Projecting the Herald took a lot out of a biological vessel. Even with the *Divine Core* acting as a buffer, the sheer voltage of my consciousness charred the synapses. I had a nosebleed. My hands were shaking.
"That went well," I croaked, wiping the blood on my sleeve.
**[Director Miller has withdrawn the Sovereign Technology Act,]** Zero reported. **[The UN is forming a global coalition council. They have invited the Guild Leaders of the Crimson Blades and Sanctuary to the table.]**
"Good," I said, standing up and leaning against the cold wall. "The adults are finally sitting at the kid's table."
"However," Zero continued, **[The mention of the 'Traitor' has caused paranoia. Player-on-Player trust metrics have dropped. Everyone is looking for the Spy.]**
"They need to be paranoid," I said. "Guest_01 is still out there. If he's the Observer, he can mimic anyone. He could be a Guild Leader. He could be Miller's aide."
I walked to the equipment locker. I swapped my novice rags for a set of mid-tier leather armor I had "looted" (printed).
"I need to get back to Ren," I said. "He's the sharpest tool I have. If anyone can sniff out the Spy, it's him."
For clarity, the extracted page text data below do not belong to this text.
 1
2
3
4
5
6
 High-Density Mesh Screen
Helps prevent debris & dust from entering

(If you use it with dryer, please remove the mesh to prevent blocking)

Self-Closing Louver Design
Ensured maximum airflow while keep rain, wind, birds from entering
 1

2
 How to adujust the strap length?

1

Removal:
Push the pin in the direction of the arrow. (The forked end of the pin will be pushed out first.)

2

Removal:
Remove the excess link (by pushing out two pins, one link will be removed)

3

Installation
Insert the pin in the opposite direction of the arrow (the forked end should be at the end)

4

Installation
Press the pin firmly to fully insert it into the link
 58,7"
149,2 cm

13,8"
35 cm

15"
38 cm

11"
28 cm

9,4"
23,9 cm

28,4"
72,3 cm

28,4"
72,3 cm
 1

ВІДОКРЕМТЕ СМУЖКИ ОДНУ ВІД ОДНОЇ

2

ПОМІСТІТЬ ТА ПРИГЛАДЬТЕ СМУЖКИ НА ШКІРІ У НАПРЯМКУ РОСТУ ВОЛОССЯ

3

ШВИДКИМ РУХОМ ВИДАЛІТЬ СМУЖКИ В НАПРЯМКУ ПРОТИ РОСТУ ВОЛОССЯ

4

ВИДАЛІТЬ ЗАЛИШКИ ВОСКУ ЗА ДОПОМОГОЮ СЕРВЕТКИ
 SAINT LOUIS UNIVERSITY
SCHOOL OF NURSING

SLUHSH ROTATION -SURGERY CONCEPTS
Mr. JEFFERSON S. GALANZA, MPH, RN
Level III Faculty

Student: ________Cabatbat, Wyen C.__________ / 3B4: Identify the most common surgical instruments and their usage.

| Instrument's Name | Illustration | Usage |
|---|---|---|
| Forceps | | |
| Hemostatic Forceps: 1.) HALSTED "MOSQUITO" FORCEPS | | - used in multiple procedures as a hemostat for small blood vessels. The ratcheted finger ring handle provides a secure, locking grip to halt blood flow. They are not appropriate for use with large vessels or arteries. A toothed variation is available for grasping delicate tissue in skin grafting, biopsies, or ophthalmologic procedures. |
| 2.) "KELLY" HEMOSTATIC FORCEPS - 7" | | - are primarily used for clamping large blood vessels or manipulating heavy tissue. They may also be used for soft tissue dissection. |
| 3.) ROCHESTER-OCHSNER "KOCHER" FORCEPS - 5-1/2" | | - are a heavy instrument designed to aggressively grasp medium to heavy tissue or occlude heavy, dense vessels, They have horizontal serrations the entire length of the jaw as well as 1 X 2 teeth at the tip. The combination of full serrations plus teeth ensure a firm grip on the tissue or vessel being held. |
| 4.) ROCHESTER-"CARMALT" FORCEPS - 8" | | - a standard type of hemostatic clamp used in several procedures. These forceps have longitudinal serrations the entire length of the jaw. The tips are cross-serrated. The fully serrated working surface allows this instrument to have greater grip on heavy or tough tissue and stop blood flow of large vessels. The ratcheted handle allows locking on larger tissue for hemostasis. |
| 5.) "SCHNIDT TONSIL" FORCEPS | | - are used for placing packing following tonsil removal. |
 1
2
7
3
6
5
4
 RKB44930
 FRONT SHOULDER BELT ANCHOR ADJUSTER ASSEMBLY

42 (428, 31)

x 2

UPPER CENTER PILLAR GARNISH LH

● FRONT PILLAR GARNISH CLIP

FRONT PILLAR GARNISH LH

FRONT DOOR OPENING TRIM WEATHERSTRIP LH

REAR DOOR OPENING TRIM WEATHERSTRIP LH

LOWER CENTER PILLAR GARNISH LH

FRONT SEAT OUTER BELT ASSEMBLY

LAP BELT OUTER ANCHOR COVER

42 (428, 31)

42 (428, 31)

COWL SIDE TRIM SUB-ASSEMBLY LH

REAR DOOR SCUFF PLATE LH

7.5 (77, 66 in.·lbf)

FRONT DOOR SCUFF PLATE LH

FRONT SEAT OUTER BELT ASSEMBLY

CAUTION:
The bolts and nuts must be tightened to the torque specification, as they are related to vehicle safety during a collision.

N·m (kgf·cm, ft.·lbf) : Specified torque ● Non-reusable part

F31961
**[Ren is suspicious of you, Shigu.]**
I paused, my hand on the door handle.
"I know," I said. "That's why I like him."
I opened the door.
"But he won't find me. Because he's looking for a God. And I..."
I checked my stats.
**[Level: 15]**
**[Class: Novice]**
"...I'm just a glitch."
I stepped out into the desert night. The stars were bright. The Myriad fleet was getting closer. The Aetherian Empire was loading its guns. And a shape-shifting alien spy was hiding in my server.
I smiled. The boredom was a distant memory.
**[Day 1,172 Ends.]**
**[Daily Growth: +15%.]**
**[Humanity Status: Warned.]**
My power increases without limits. And now, finally, the stakes were high enough to match it.